● What the task requires
Nothing but the lines from the one holding "圖4. 美麗的一串紅和菊花" through the last line of the material below should be set down, exactly and without images.

--- Material to process ---

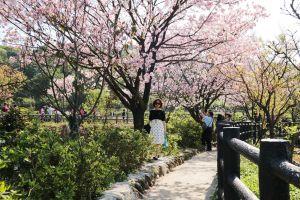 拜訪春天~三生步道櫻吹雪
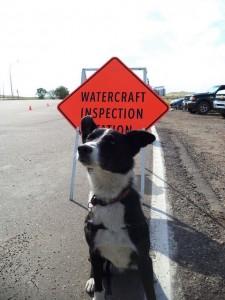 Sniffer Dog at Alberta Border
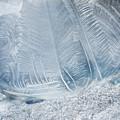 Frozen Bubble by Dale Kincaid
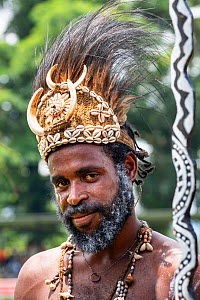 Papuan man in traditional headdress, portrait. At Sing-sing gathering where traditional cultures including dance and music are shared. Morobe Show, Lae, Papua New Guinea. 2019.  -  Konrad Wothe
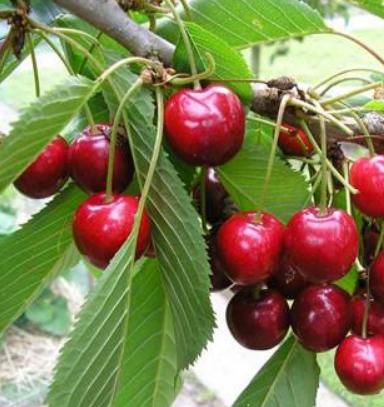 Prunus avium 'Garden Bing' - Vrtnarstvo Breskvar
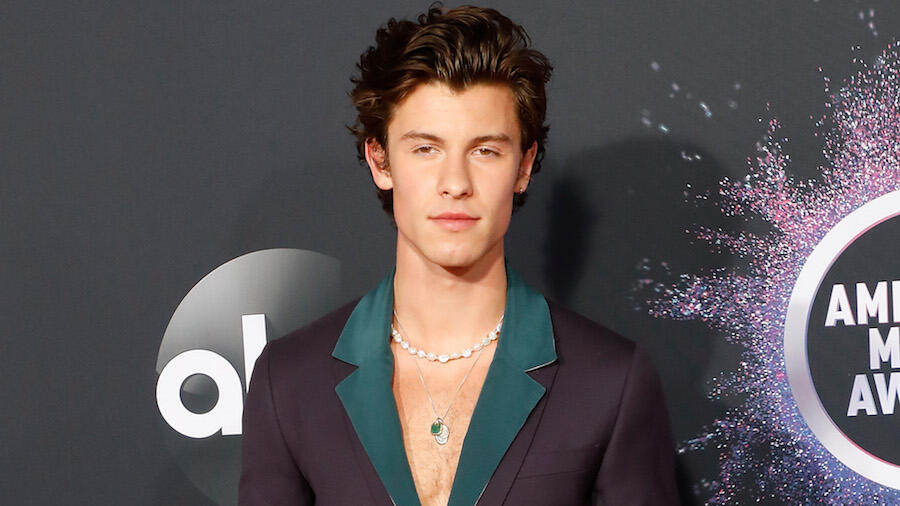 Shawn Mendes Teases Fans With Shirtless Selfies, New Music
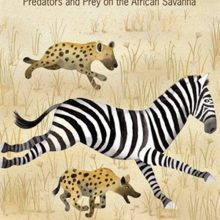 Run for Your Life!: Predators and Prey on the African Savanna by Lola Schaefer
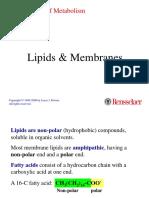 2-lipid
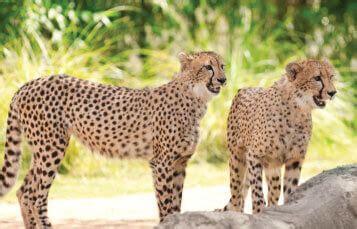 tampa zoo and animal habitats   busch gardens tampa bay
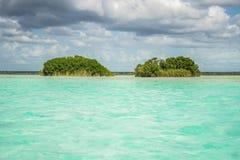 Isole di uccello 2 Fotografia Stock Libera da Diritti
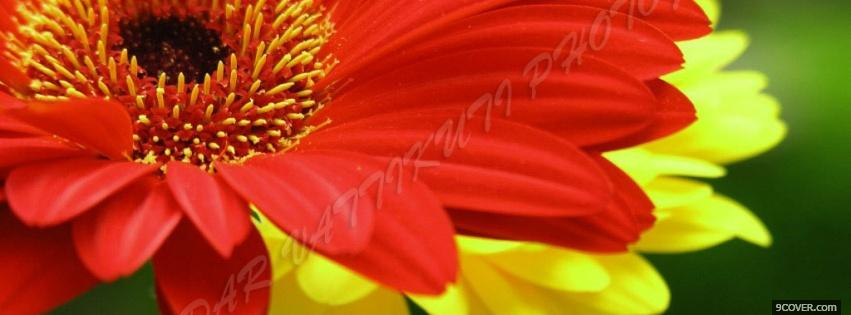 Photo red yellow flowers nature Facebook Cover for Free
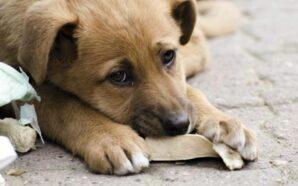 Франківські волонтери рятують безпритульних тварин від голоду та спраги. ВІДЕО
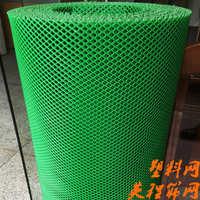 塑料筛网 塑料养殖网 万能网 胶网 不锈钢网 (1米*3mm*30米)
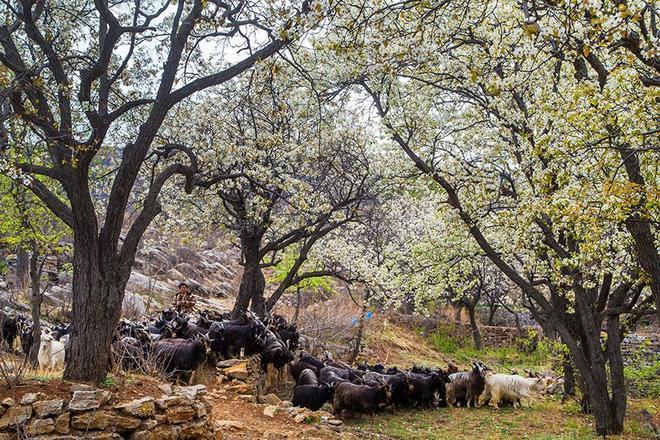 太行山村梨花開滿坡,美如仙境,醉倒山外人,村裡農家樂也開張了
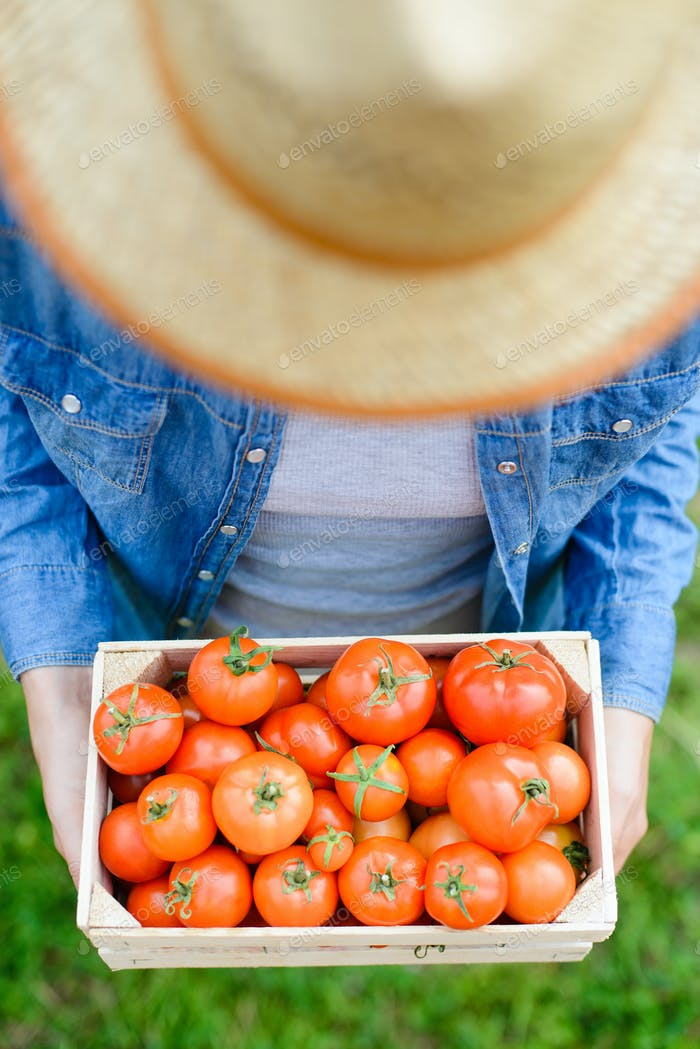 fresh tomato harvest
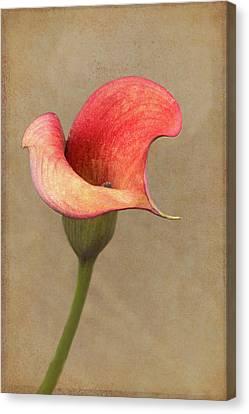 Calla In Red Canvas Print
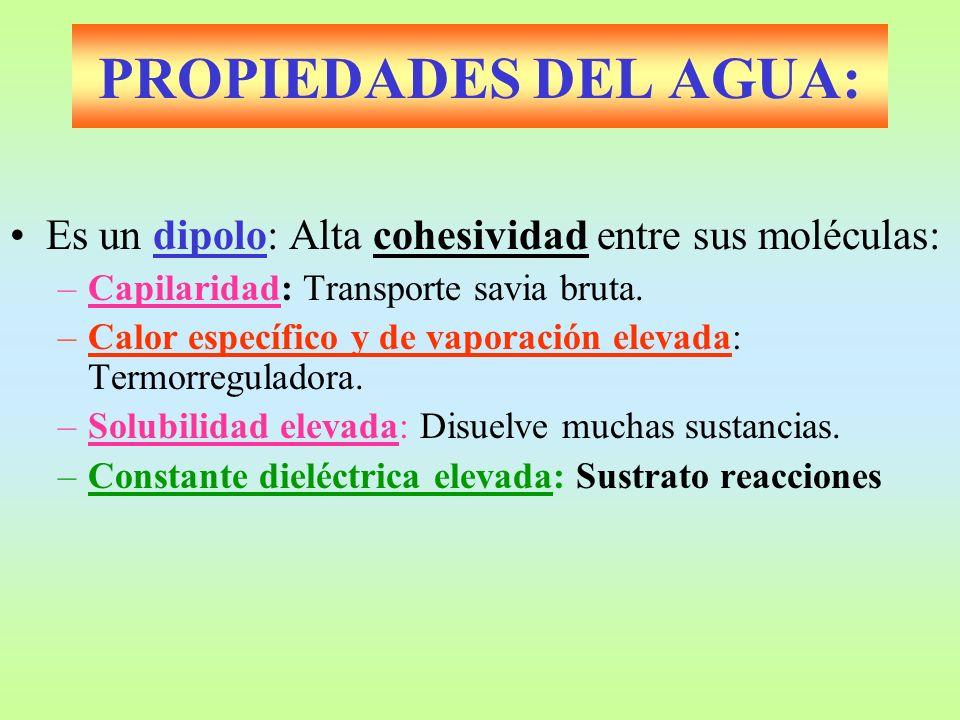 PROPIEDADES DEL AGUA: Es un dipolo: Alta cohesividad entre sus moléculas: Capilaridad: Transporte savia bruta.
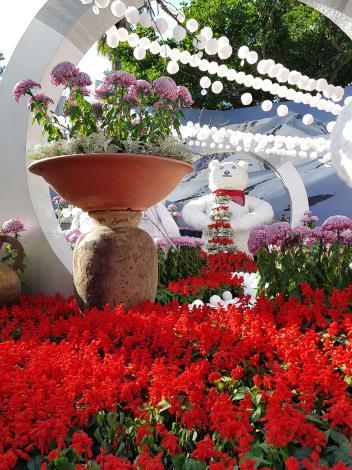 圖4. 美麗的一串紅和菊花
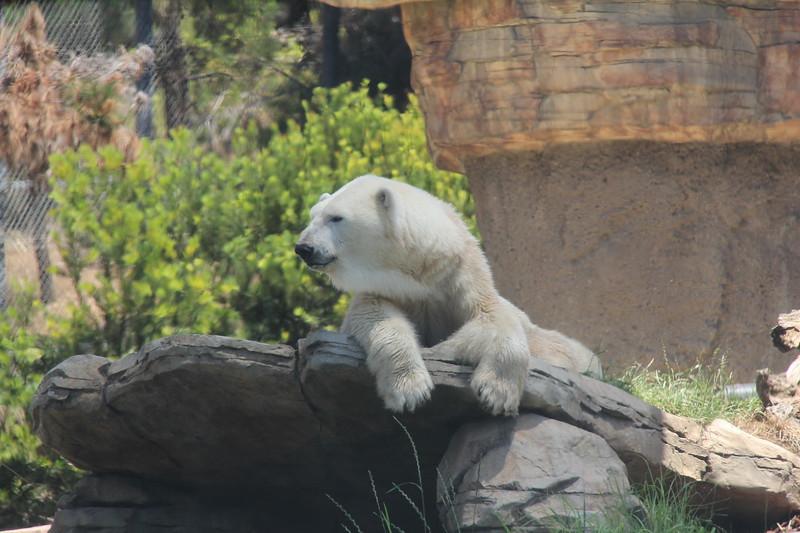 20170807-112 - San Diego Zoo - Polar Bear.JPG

---

● Your response
 圖4. 美麗的一串紅和菊花
 20170807-112 - San Diego Zoo - Polar Bear.JPG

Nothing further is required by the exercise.